**Bloque de texto**:

# # #

Mateo 10, 26-33
«No tengáis miedo a los hombres,
porque nada hay encubierto, que no llegue a descubrirse; ni nada hay escondido,
que no llegue a saberse.
Lo que os digo en la oscuridad,
decidlo a la luz, y lo que os digo al oído, pregonadlo desde la azotea.
No tengáis miedo a los que matan el
cuerpo, pero no pueden matar el alma. No; temed al que puede llevar a la
perdición alma y cuerpo en la “gehenna”. ¿No se venden un par de gorriones por
un céntimo? Y, sin embargo, ni uno solo cae al suelo sin que lo disponga
vuestro Padre. Pues vosotros hasta los cabellos de la cabeza tenéis contados.
Por eso, no tengáis miedo: valéis más vosotros que todos los gorriones juntos.
A quien se declare por mí ante los
hombres, yo también me declararé por él ante mi Padre que está en los cielos. Y
si uno me niega ante los hombres, yo también lo negaré ante mi Padre que está
en los cielos».
COMENTARIO
Rezamos en el salmo 68 de hoy con
las palabras del salmista: «Respóndeme, Señor, con la bondad de tu gracia; por
tu compasión, vuélvete hacia mí».
Todos hemos vivido experiencias de
dolor, momentos de preocupación y, en muchos casos, de impotencia ante una
enfermedad incurable o ante la muerte de algún ser querido. Tal vez, nos hemos
podido sentir abandonados hasta por el mismo Dios. «No comprendo y me cuesta
creer en un Dios, que me aseguran es Padre bondadoso y compasivo y calla ante
el sufrimiento de tanta gente inocente». Afirmaciones parecidas a esta hemos
escuchado y sentido la tentación de hacerla propia.
Estas oraciones de angustia y
desolación las encontramos con frecuencia en los salmos. Y quienes se dirigen a
Dios quejándose amargamente de situaciones dolorosas con las palabras del
salmista de hoy no son menos creyentes que el resto. Estas plegarias están ahí
en el libro de los salmos y forman parte de la plegaria de la Iglesia. Las
podemos y debemos usar en nuestra oración. Al mismo papa Francisco le hemos
escuchado palabras parecidas ante situaciones de guerra en Ucrania y otros
países, o ante la tragedia del último barco de inmigrantes hundido en el
Mediterráneo. Él también expresa su confianza en Dios y nos anima a confiar
nuestro dolor en las manos de Dios y de María Santísima.
Dios Padre no se sorprende por
nuestro grito de dolor y de decepción por no sentirnos escuchados por él. El
evangelista Mateo (Mt 27, 47) pone en boca de Jesús, en el momento de agonizar
en la cruz, palabras del salmo 22, que expresan su más hondo sentimiento: «Dios
mío, Dios mío, ¿por qué me has abandonado?». Al final, Jesús, al igual que el
profeta Jeremías en la primera lectura de hoy, termina su plegaria
confiando totalmente en Dios su Padre: «Alabad al Señor que libera la vida del
pobre» (Jeremías). «Padre, en tus manos encomiendo mi espíritu» (Jesús) (Lc 23,
46).

# # #

**Datos proporcionados**:
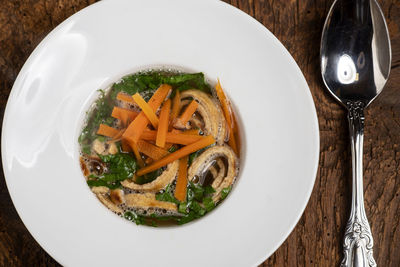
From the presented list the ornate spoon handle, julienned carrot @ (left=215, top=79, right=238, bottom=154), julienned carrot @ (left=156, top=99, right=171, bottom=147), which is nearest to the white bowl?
julienned carrot @ (left=215, top=79, right=238, bottom=154)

# # #

**Enunciado**: Apunta todas las referencias bíblicas que aparecen con número (de salmo, de capítulo o de versículo) en el texto del Evangelio de Mateo y su comentario.

**Respuesta escrita**:
Mateo 10, 26-33
salmo 68
Mt 27, 47
salmo 22
Lc 23, 46